Exercise description
Continue the lecture notes on sequence models below from the point where they stop, picking up after the last item in the summary of RNN steps.

Selected excerpt

Skip to content

Sequence Models

In this lecture, we will cover sequence models. Starting with the limitations of N-gram language models, we will introduce recurrent neural networks along with some of their variants. We will also introduce the concept of the vanishing gradient problem, and explain how it can be addressed using long short-term memory networks.

Limitations of N-Gram Language Models

Recall that N-gram language models are used to compute the probability of a sequence of words. For that, we need to compute the conditional probability of a word given the \(N-1\) previous words. This approach has two main limitations:

  • N-gram models consider only a fixed number of preceding words, i.e. \(N-1\), to predict the next word, and thus, have limited contextual information. This limitation results in the model being unable to capture long-range dependencies or understand the context beyond the immediate history.
  • To capture dependencies of words that are very distant from each other, we need to use a large \(N\). This can be difficult to estimate without a large corpus. In practice, this can lead to sparsity issues, where many possible n-grams may not be observed in the training data.
  • Even with a large corpus, such a model would require a lot of memory to store the counts of all possible \(N\)-grams.

So for large \(N\), this becomes very impractical. A type of model that can help us with this is the recurrent neural network (RNN).

long-range dependencies

Consider the following sentence:

Mary was supposed to study with me. I called her, but she did not <?>.

Where the expected word is "answer".

A traditional language model (let's say trigram) would probably predict a word like "have", since we can assume that the combination "did not have" is very frequent (or at least more frequent than the word "answer") in regular corpora.

We would need a very large \(N\) to capture the dependency between "did not" and "answer", as we would also need to consider the beginning of the sentence "I called her".

Penta-gram

To predict the probability of a five-word sequence using a penta-gram model, we can use the following formula:

\[P(w_1, w_2, w_3, w_4, w_5) = P(w_1) \cdot P(w_2 | w_1) \cdot P(w_3 | w_1, w_2) \cdot P(w_4 | w_1, w_2, w_3) \cdot P(w_5 | w_1, w_2, w_3, w_4)\]

We can easily imagine that the larger the \(N\), the more sparse the data will be, as large (N-1)-grams are unlikely to appear in the corpus. Thus, the more difficult it will be to estimate the probabilities for the N-grams.

Note that the formula above shows the sequence probability (which makes use of the Markov assumption), and not the N-gram probability.

Recurrent Neural Networks

RNNs propagate information from the beginning of a sequence through to the end. This allows them to capture long-range dependencies.

We can see this process illustrated in the following figure:

Illustration of a Recurrent Neural Network

Here is a summary of the steps:

  • Each of the boxes represent the values computed at each particular step.
  • The colors represent the information that is propagated through the network.
  • The arrows indicate how the information is propagated through the network.
  • The information from every word in the sequence is multiplied by the input weight matrix \(W_x\).
  • To propagate information from one step to the next, we multiply the information from the previous step by the hidden state weight matrix \(W_h\).
  • The hidden state at each time step is computed as a function of the previous hidden state \(h_{t-1}\) and the input at the current step \(x_t\).

Excerpted records
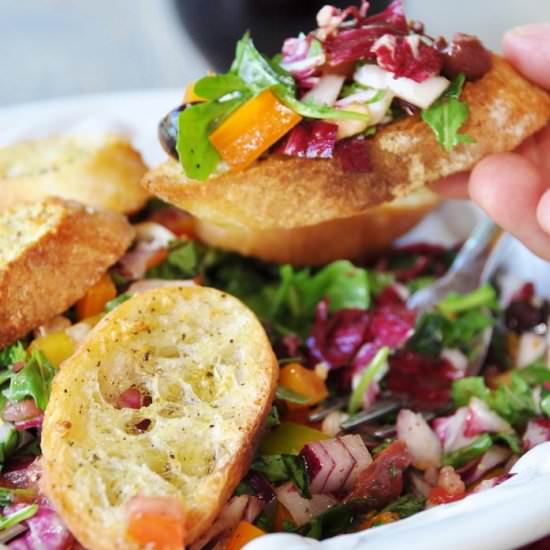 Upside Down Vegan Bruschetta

---

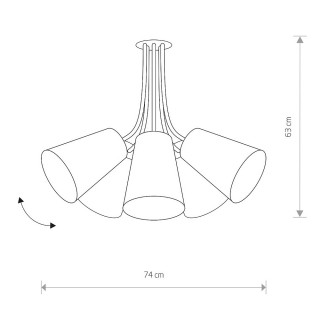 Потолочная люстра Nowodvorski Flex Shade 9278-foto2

Output for this exercise
The hidden states are what allow the RNN to capture long-range dependencies. As we can see, in the last step, there is still information from the first step. This is what allows the RNN to capture long-range dependencies.

Hidden State

We can think of the hidden state as a memory or internal representation that the network updates as it processes each element of a sequence.

The hidden state acts as a way for the network to maintain information about what it has seen so far and use that information to make predictions or decisions about the current input.

Info

The weights \(W_x\) and \(W_h\) are shared across all steps, that means we only need to learn them once, and then we can apply them to every step.

This is why the RNN is called a recurrent neural network, because it performs the same task for every element of a sequence, with the output being dependent on the previous computations.

Loss Function

For RNNs, typically the cross entropy loss function is used.

Implementation Note

Tensorflows tf.scan function can be used to implement RNNs. It takes a function and applies it to all elements of a sequence. You can also pass an optional initializer, which is used to initialize the first element of the sequence.

Here is a simple variant of the scan function, which shows how it basically works:

def scan(fn, elems, weights, h_0=None):
    h_t = h_0
    ys = []
    for e in elems:
        y, h_t = fn([e, h_t], weights)
        ys.append(y)
    return ys, h_t

Note that in Python, you can pass a function as an argument to another function.

Gated Recurrent Units

The Gated Recurrent Unit (GRU) is a variant of the RNN that is easier to train, and often performs better in practice.

It is similar to the RNN, but it has two gates:

  • The update gate controls how much of the previous state is kept.
  • The reset gate controls how much of the previous state is forgotten.

Tip

In general, we can say that sequence models like RNNs have the form of a chain of repeating modules of neural networks.

Bi-directional RNNs

In a bi-directional RNN, information flows in both directions.

  • The forward RNN propagates information from the beginning of the sequence to the end.
  • The backward RNN propagates information from the end of the sequence to the beginning.

With this, a bi-directional RNN can capture information from both the past and the future context.

Note that the computations of the forward and backward RNNs are independent of each other, and thus, can be parallelized.

Illustration of a bi-directional RNN

Example

Given the sentence:

I was trying really hard to get a hold of <?>. Louise finally answered when I was about to give up.

Since Louise doesn't appear until the beginning of the second sentence, a regular RNN would have to guess between "her", "him", or "them". However, a bi-directional RNN would be able to capture the context from the end of the sequence, and thus, would be able to predict "her" with a higher probability.

Deep RNNs

Another variant of RNNs are deep RNNs. Similar to deep neural networks, deep RNNs are RNNs with multiple hidden layers. They can be used to capture more complex patterns. We can think of them as multiple RNNs stacked on top of each other.

  1. Get the hidden state for the current layer (propagate information through time). ➡️
  2. Use the hidden state of the current layer as input for the next layer (propagate information through layers). ⬆️

Illustration of a deep RNN

Vanishing Gradient Problem

While RNNs are very powerful, they have a major limitation: the vanishing gradient problem.

Here is an illustration:

Illustration of the vanishing gradient problem

The problem can be summarized as follows:

  • During the training of neural networks, the backpropagation algorithm is used to calculate gradients of the loss function with respect to the weights of the network.
  • These gradients are then used to update the weights of the network.
  • The vanishing gradient problem occurs when the gradients calculated by the backpropagation algorithm become very small as the algorithm progresses backward through the layers of the network.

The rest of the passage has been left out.